AP Companies Global Solution’s Weigall begins with a discussion on the developments of the cruise industry, and how to best support it coming out of the pandemic. In 2019, 27 million passengers went on cruises, the industry was becoming more popular until the pandemic. Although 2020 saw seven million, that was effectively the first months and the industry effectively ‘shut down’.
However, passenger estimates for 2021 are 13.5 million, and more positive about 2022/23. Weigall asked how best to can we make boats as safe as possible. Some core techniques include passenger numbers are still reduced, mandated vaccination, pre-boarding testing and regular onboard testing, and stringent protocols for positive cases. Polling suggests 81 per cent of cruisers will do so again.
Butakova, also from AP Companies, outlined the advancements in medical provisions, including ICU, isolation zones, and other containment measures. Medical care onboard is more expensive, and Butakova stated that insurers may be hesitant to pay out in these instances, as they have less choice.
ITIJ’s Ian Cameron queried that the first port of call for cost containment is the equipment onboard. How exceptional is equipment such as incubators and ventilators? Weigel states that ‘as digital health becomes more robust, remote doctors and services can enable more’. However, during a discussion with the audience, it was queried whether this was conducive on cost containment. New Frontier Group’s Rob Upton stated: “The issue with cruise cases is you have so many options taken away from you. But regarding the insurer, their priority is always the best treatment for the passenger, regardless of the cost.”
In his presentation, Upton noted that one of the most significant challenges during the pandemic was the assessable provision of primary healthcare, ‘and the obvious solution was telehealth’. Upton stated that New Frontier Group has already explored telehealth prior to the pandemic, and these efforts were accelerated by the spread of Covid. But one of the core issues was the difficulty in prescribing medication outside of the jurisdiction of the physician.
There is an increase in mental health and anxiety treatment for international students, and telehealth can provide access to specialists that might otherwise not be accessible. Sixty-five per cent of callers are female. Upton stated: “When there was a propensity for female callers, when we explored that, it turns out there were a lot of calls about family planning.” The vast majority of callers requested an ‘immediate’ response, with an average waiting time of four minutes.
As the use of telehealth rose during the pandemic, user familiarity has led to a prolonged interest in telemedicine, and Upton predicts patients will prefer providers that offer telemedicine services.
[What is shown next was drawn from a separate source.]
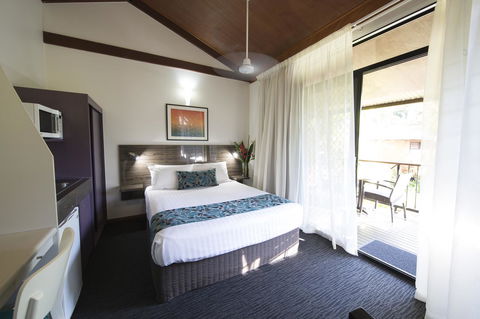 Palms City Resort - Accommodation Noosa 38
When asked about whether telemedicine providers themselves form a part of the cost that could be contained, John Spears, Global Excel Management, said: “We evaluate whether the cost comes from offering our service compared to attending the emergency room. But there is an additional benefit, which is our experience, that is tough to calculate.”
Spears rounded off the presentation with a strong statement: “People have told me it’s the US costs that made cost containment essential.” For each solution that was established, the provider side would increase costs. “The US system, specifically, is about anticipating costs.” But Spears stated that the number of entities entering the healthcare service have become increasingly convoluted.
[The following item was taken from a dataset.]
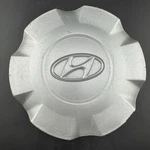 Hyundai Accent Center Cap Wheel Hub Cover 2006-2008 P/n 52961-1E100. Fixed Price $29.99.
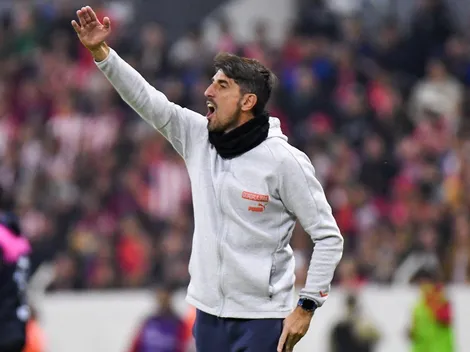 Paunovic perfila al Pocho como titular, ¿y Miguel Jiménez?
Some of the most prominent challenges Spears highlighted include the persistently escalating costs around the world, technology and pharmaceutical costs, and opaque mergers and acquisitions. But a number of cost avoidance strategies employed by Global Excel Management include the gradually evolving plan design and policy wording, creating networks that suit client profiles, and preventative and predictive measures. Among cost containment strategies include the use of risk scores, which allow pre-negotiation in advance.
Spears stated: “Telemedicine is great, it provides a better experience, and these things save money,” and argued that the cost containment attitude, led by a reactive nature, and is antiquated and flawed compared to pre-empting costs.